In film and television, as in life, people occasionally attempt to make their own clothes. Sometimes their efforts are brilliant, but sometimes they are far from it. I’ll start with the impressive.
In the movie Enchanted, Amy Adams’ character, Giselle, finds herself in the strange “land” of New York wearing a wedding dress with a giant skirt. She industriously makes a dress out of her host’s curtains, a la Scarlett O’Hara. What has always impressed me about this scene is the detail. You can see the specific pattern pieces Giselle cuts out of the curtains, and they are not random at all. Unlike many other on-screen attempts, her cut-outs look like real pattern pieces that could be used to create an actual dress. (Granted, she inexplicably and mysteriously finds pink pumps to go with a second dress she creates later, but at least her dressmaking skills are realistic!)
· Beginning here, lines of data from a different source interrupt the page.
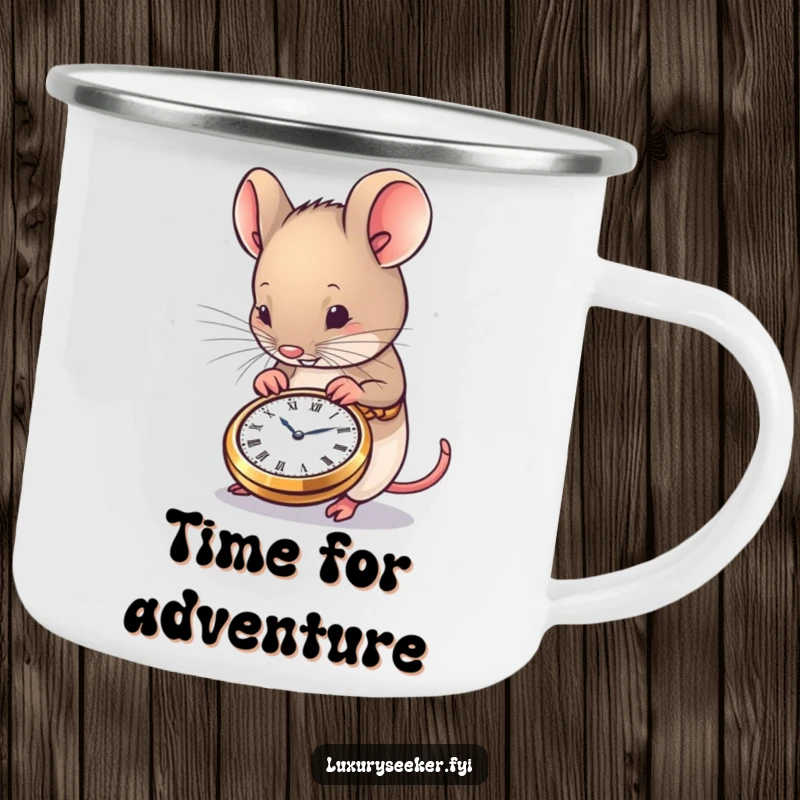 Funny Mouse Camping Mug showing a content mouse admiring a miniature, exquisitely crafted pocket watch, for humorous outdoor enjoyment.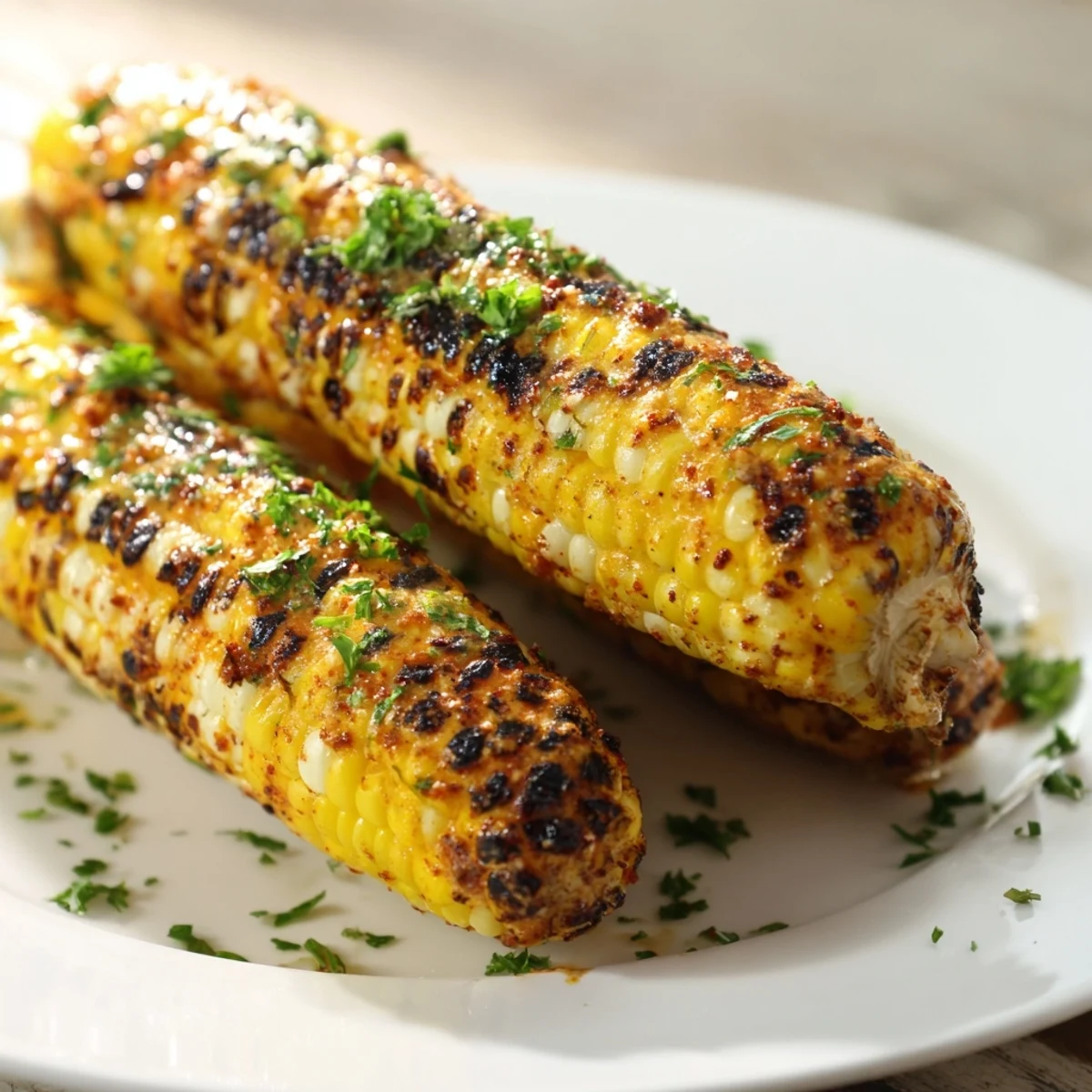 Summer platter of Cajun Spiced Grilled Corn on the Cob with bold spice, ready for a family barbecue.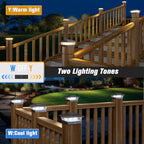 12-Pack Cool White Patio Post Cap Lights, Solar LED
And then, of course, there are the sewing-challenged, whose valiant efforts can yield great comic moments. One of my favorites is from a true comedy legend, Lucille Ball. On I Love Lucy, Lucy tires to save money by making her own dress. Her problems begin when, after finding manicure scissors inadequate, she cuts out her fabric with a razor blade. One ruined carpet later, she has her pieces cut out and must figure out how to work a sewing machine. In classic Lucy fashion, the results are far from perfect. Ethel’s response says it all: “It looks like you made it with your own two feet.” It really is a mess of a dress, but you can’t help feeling sorry for Lucy at the same time. As any beginning sewer can tell you, it can be pretty intimidating!
Another of my favorite fashion attempts gone wrong is from yet another classic sitcom, The Cosby Show. In another effort to save money, Denise offers to recreate a designer shirt for her brother, Theo, so that he can look cool. The result is a hilariously ill-fitting, bright yellow shirt, complete with sleeves of different lengths. Theo is furious, until people see him and label him as fashion-forward. All is then, of course, forgiven.
I always find these DIY fashionistas entertaining, whether or not they’re successful. And they certainly get credit for at least trying. I also applaud the costume designers, particularly where the end result had to be so wrong. It’s not easy to make a flawless garment, but it’s not a cinch to make something terrible on purpose either. Although I imagine it’s probably a lot of fun.
*Enchanted’s costume designer was Mona May; The Cosby Show’s was Sarah Lemire. This particular episode of I Love Lucy does not list a costume/wardrobe credit.